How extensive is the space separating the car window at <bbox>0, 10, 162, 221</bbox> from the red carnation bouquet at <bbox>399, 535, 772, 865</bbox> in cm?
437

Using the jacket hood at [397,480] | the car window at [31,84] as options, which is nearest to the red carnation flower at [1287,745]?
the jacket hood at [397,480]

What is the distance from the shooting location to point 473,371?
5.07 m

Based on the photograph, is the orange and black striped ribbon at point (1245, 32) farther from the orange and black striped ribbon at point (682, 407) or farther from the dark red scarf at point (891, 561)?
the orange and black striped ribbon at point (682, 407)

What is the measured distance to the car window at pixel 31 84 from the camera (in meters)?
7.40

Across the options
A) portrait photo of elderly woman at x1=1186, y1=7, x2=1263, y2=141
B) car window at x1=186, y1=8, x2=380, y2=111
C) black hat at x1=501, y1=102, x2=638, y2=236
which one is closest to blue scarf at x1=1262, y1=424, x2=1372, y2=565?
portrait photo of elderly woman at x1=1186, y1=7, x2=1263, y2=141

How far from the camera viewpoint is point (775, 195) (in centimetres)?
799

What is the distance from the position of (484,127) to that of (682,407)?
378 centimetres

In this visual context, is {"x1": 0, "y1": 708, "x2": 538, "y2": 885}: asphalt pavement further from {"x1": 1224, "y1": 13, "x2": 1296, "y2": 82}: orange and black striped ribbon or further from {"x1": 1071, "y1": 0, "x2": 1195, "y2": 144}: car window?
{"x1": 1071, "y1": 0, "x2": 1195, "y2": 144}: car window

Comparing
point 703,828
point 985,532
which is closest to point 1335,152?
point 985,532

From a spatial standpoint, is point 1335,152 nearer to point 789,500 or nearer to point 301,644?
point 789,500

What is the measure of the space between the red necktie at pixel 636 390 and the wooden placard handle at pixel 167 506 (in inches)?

******

• The problem: Please format all of the items above as a JSON list of strings, one string per line, with blank lines left out.

• Task result:
[
  "How extensive is the space separating the car window at <bbox>0, 10, 162, 221</bbox> from the red carnation bouquet at <bbox>399, 535, 772, 865</bbox> in cm?",
  "437",
  "Using the jacket hood at [397,480] | the car window at [31,84] as options, which is nearest to the red carnation flower at [1287,745]?",
  "the jacket hood at [397,480]",
  "What is the distance from the shooting location to point 473,371?",
  "5.07 m",
  "Based on the photograph, is the orange and black striped ribbon at point (1245, 32) farther from the orange and black striped ribbon at point (682, 407) or farther from the dark red scarf at point (891, 561)?",
  "the orange and black striped ribbon at point (682, 407)",
  "What is the measured distance to the car window at pixel 31 84 from the camera (in meters)?",
  "7.40",
  "Across the options",
  "A) portrait photo of elderly woman at x1=1186, y1=7, x2=1263, y2=141",
  "B) car window at x1=186, y1=8, x2=380, y2=111",
  "C) black hat at x1=501, y1=102, x2=638, y2=236",
  "which one is closest to blue scarf at x1=1262, y1=424, x2=1372, y2=565?",
  "portrait photo of elderly woman at x1=1186, y1=7, x2=1263, y2=141",
  "How far from the camera viewpoint is point (775, 195) (in centimetres)?",
  "799",
  "What is the distance from the position of (484,127) to that of (682,407)?",
  "378 centimetres",
  "In this visual context, is {\"x1\": 0, \"y1\": 708, \"x2\": 538, \"y2\": 885}: asphalt pavement further from {\"x1\": 1224, \"y1\": 13, \"x2\": 1296, \"y2\": 82}: orange and black striped ribbon or further from {\"x1\": 1071, \"y1\": 0, \"x2\": 1195, \"y2\": 144}: car window?",
  "{\"x1\": 1071, \"y1\": 0, \"x2\": 1195, \"y2\": 144}: car window",
  "Comparing",
  "point 703,828",
  "point 985,532",
  "which is closest to point 1335,152?",
  "point 985,532",
  "From a spatial standpoint, is point 1335,152 nearer to point 789,500 or nearer to point 301,644?",
  "point 789,500",
  "What is the measure of the space between the red necktie at pixel 636 390 and the wooden placard handle at pixel 167 506 (in inches)?"
]